TFF'nin Türk futbolunu kaos ortamına sürükleyen kararlar almaya devam ettiğini iddia eden Çavuşoğlu, ''Ülke futbolunun yaklaşık iki aydan bu yana yaşadığı şike operasyonu başlangıcı ve sonrasında belgeler ve delillerle gün gibi ortaya çıkan şike iddialarını bir an önce çözmezi gereken TFF, 15 Ağustos 2011'de yaptığı açıklamayla Türk futbolunu kaos ortamına sürükleyen kararlar almaya devam ediyor'' dedi.

Federasyonun çözümsüzlüğü adeta çözüm olarak kabul ettiğini belirten Çavuşoğlu, ''Tutarsız ve birbiriyle çelişir kararlar veren federasyonun, etik kurulu raporunda geçen ancak savcılıkça serbest bırakılan isimleri tedbirsiz olarak PFDK'ya sevk etmesi izah edilemez başka bir çelişkidir. Bunun en komik yanı ise bu isimlerin kovuşturmaları da iddianamenin gizliliği ortadan kalktıktan sonra başlayacaktır. Ayrıca federasyonun sayın başkanı, etik kurulu raporundan okuduğu bölümlerde bazı kulüplerin şikeye bulaştığını belirtmiş olması da dikkat çekicidir'' diye konuştu.
 
Çavuşoğlu, şöyle devam etti:
''Şike sürecinin her yönüyle hakları yenilen tarafı Trabzonspor olmasına rağmen, bu çemberin içine sürekli Trabzonspor'un çekilmek istenmesini anlamış değiliz. Acaba, amaç asıl suçu işleyen kulüp ve kulüplerin suçlarını hafifletmek ya da tamamen ortadan kaldırmak mıdır? Kısacası geçmişte olduğu gibi söylem var ama eylem yok zihniyeti mi hakimdir? Trabzonspor kurulları olarak güçlüye pabuç, güçsüze elbise olmaya devam edilecek mi şüphesi taşıyoruz. Oysa hukuk hepimizin vazgeçilmez argümanlarından en başta gelenidir. TFF yaklaşık 4 saat süren toplantının ardından aldığı kararla Türk futbol kamuoyunu bir kez daha sükutu hayale uğratmıştır. Şu an gösterilen tutarsızlık üzerine ülkede yapılabilecek bir anketin sonuçlarını hayal bile edemiyoruz.''

DİVAN KURULU BAŞKANI ÖZBAK
Trabzonspor Divan Kurulu Başkanı Ali Özbak ise bordo-mavili kulübün başlangıç noktasının 45 yıl olduğunu ve bu süre zarfında kurumsal olarak hiçbir çirkin fiilin içinde olunmadığını söyledi.

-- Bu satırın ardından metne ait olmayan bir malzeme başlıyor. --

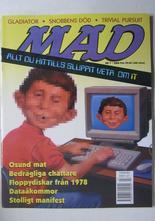 Mad 2000 07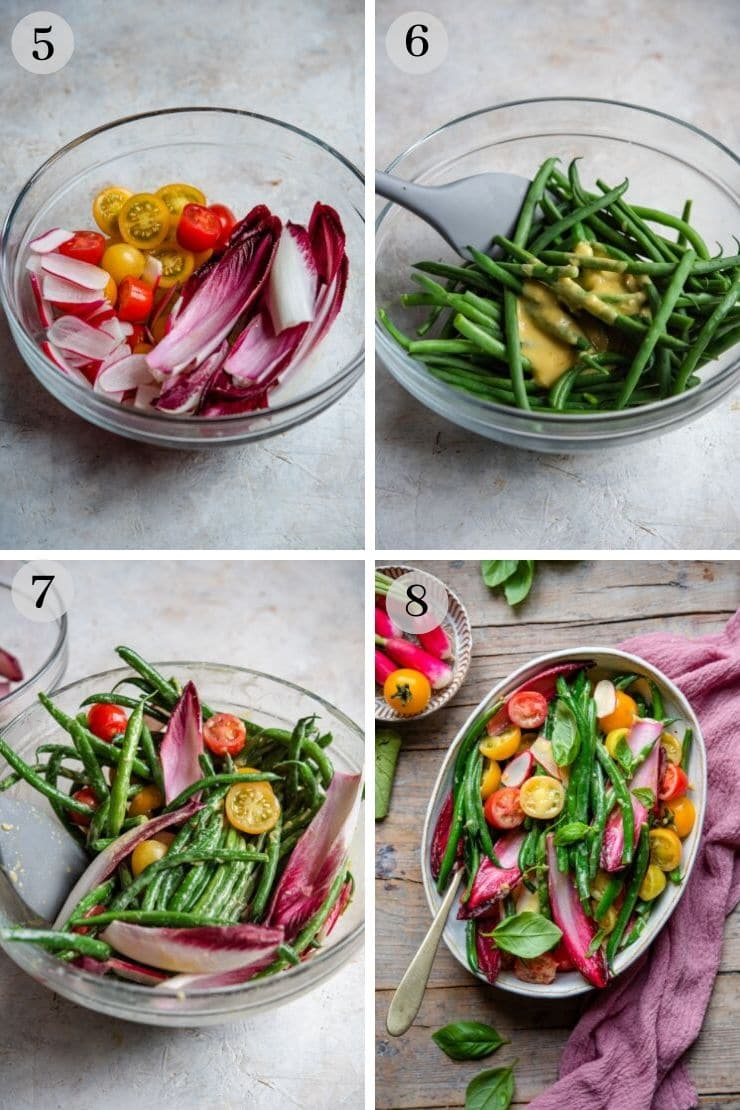 Step by step photos for making a green bean salad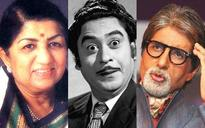 Kishore Kumar at 87: Amitabh to Lata, celebs miss the legend on his birth anniversary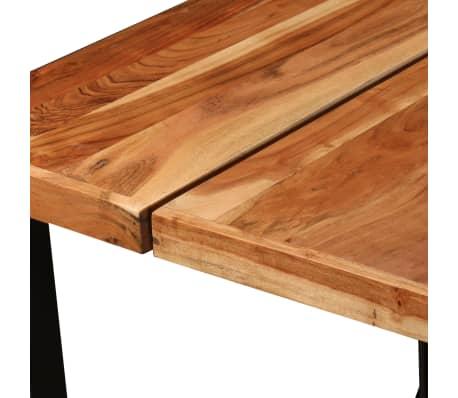 vidaXL Baro kompl., 9d., rausvosios dalbergijos ir perdirbta mediena[5/16]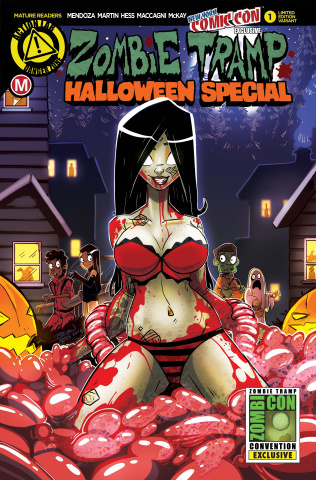 Zombie Tramp Halloween 2016 (NYCC Cover)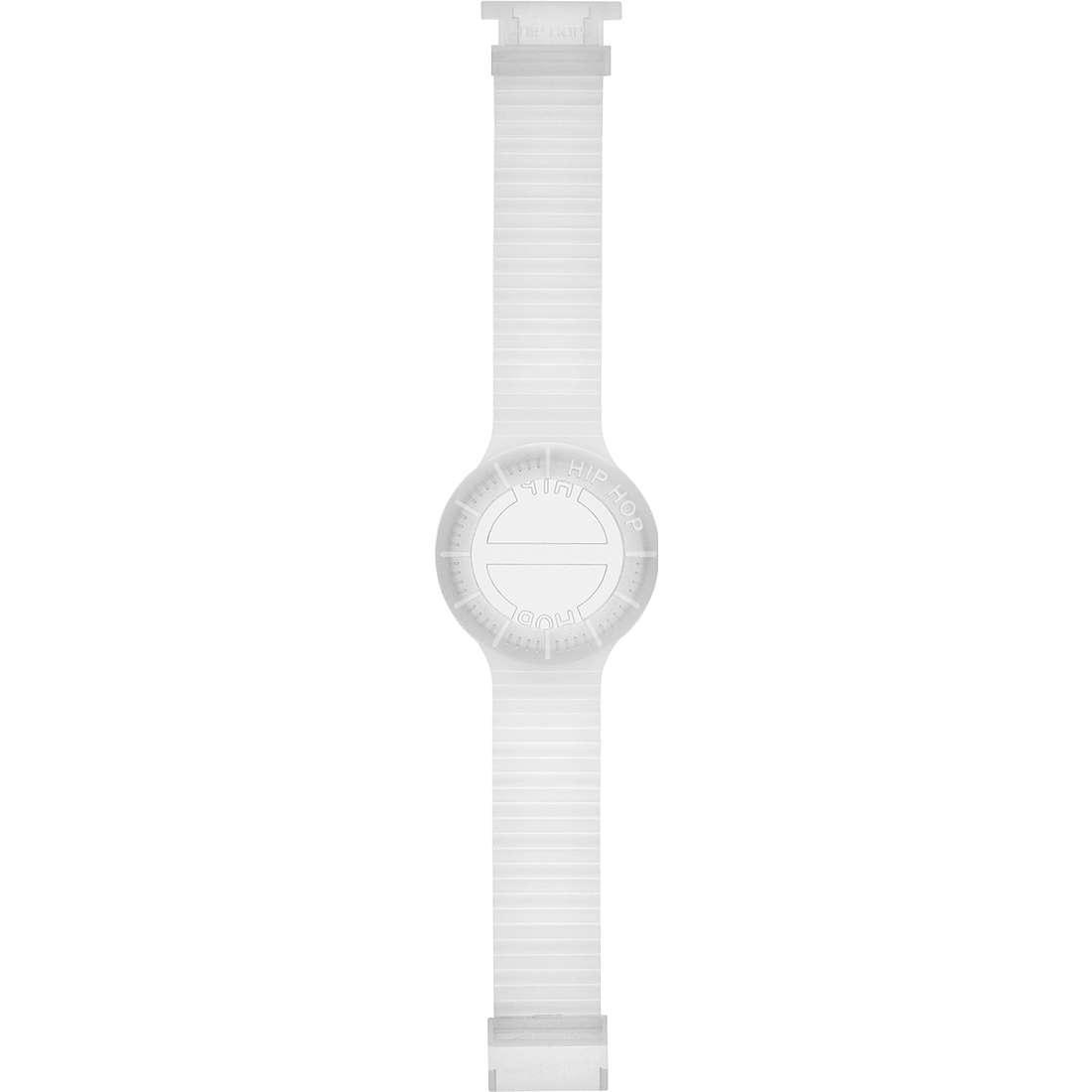 orologio cinturino orologio unisex Hip Hop Multifunzione HBU0183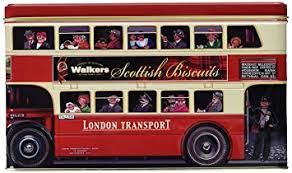 Walkers Shortbread London Double Decker Bus Tin 15.8oz # 5483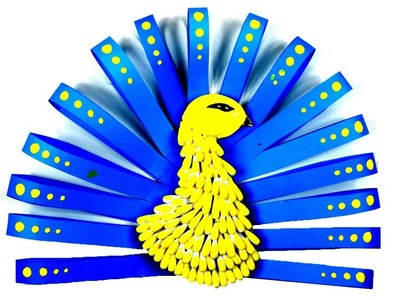 Color Paper wall Decoration craft - Reusing waste Cotton buds idea - Peacock - kids craft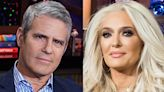 """Andy Cohen Shares Dramatic Details About Erika Jayne's """"Fascinating"""" RHOBH Reunion Revelations"""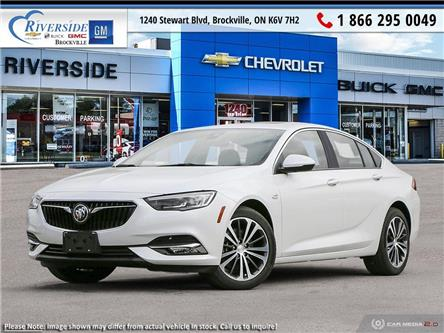 2019 Buick Regal Sportback Essence (Stk: 19-154) in Brockville - Image 1 of 23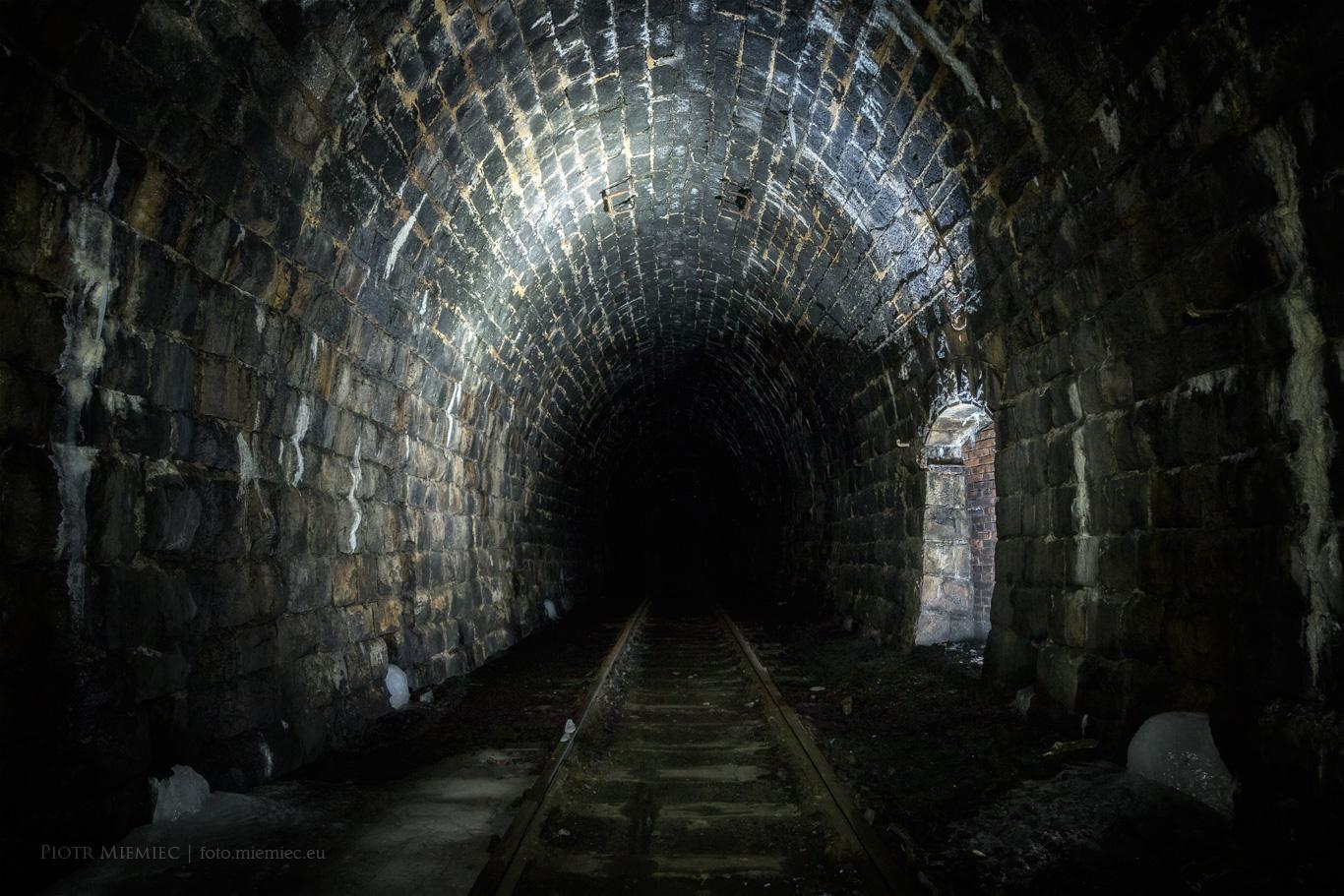 Nieczynny Tunel Kowary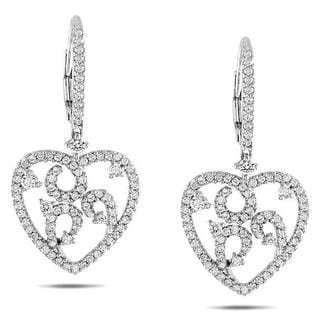 Miadora Signature Collection 14k White Gold 1ct TDW Diamond Heart Earrings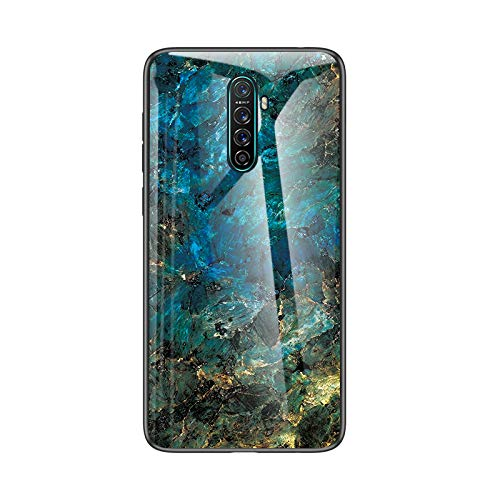 SHIEID Hülle für Oppo Realme X2 Pro Hülle,Marmor Gehärtetem Glas und Silikon Rand Hybrid Hardcase Stoßfest Kratzfest Handyhülle Dünn Hülle Handyhülle für Oppo Realme X2 Pro (Blau)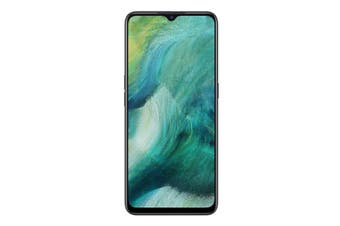 Oppo Find X2 Lite (128GB, Obsidian Black)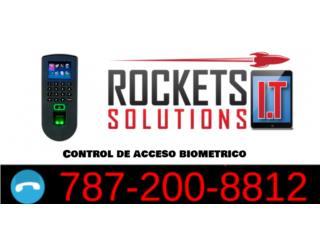 Control de acceso (huella dactilar), Rockets I.T Solutions Puerto Rico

Özbak, ''Trabzonspor'un elde ettiği şampiyonlukların tümü anasının sütü gibi helaldir. Ama diğerlerini en az sizler benim kadar biliyorsunuz. Trabzonspor'un kısa süreçte çalınan şampiyonluğu 4 tanedir. Bunlar 1981-1982, 1995-1996, 2004-2005 ve en son olarak 2010-2011 sezonlarında. Bu 4 dönemde Beşiktaş 1, Fenerbahçe ise 3 kez şampiyon oldu. Bunu Türkiye'de bilmeyen yok'' ifadelerini kullandı.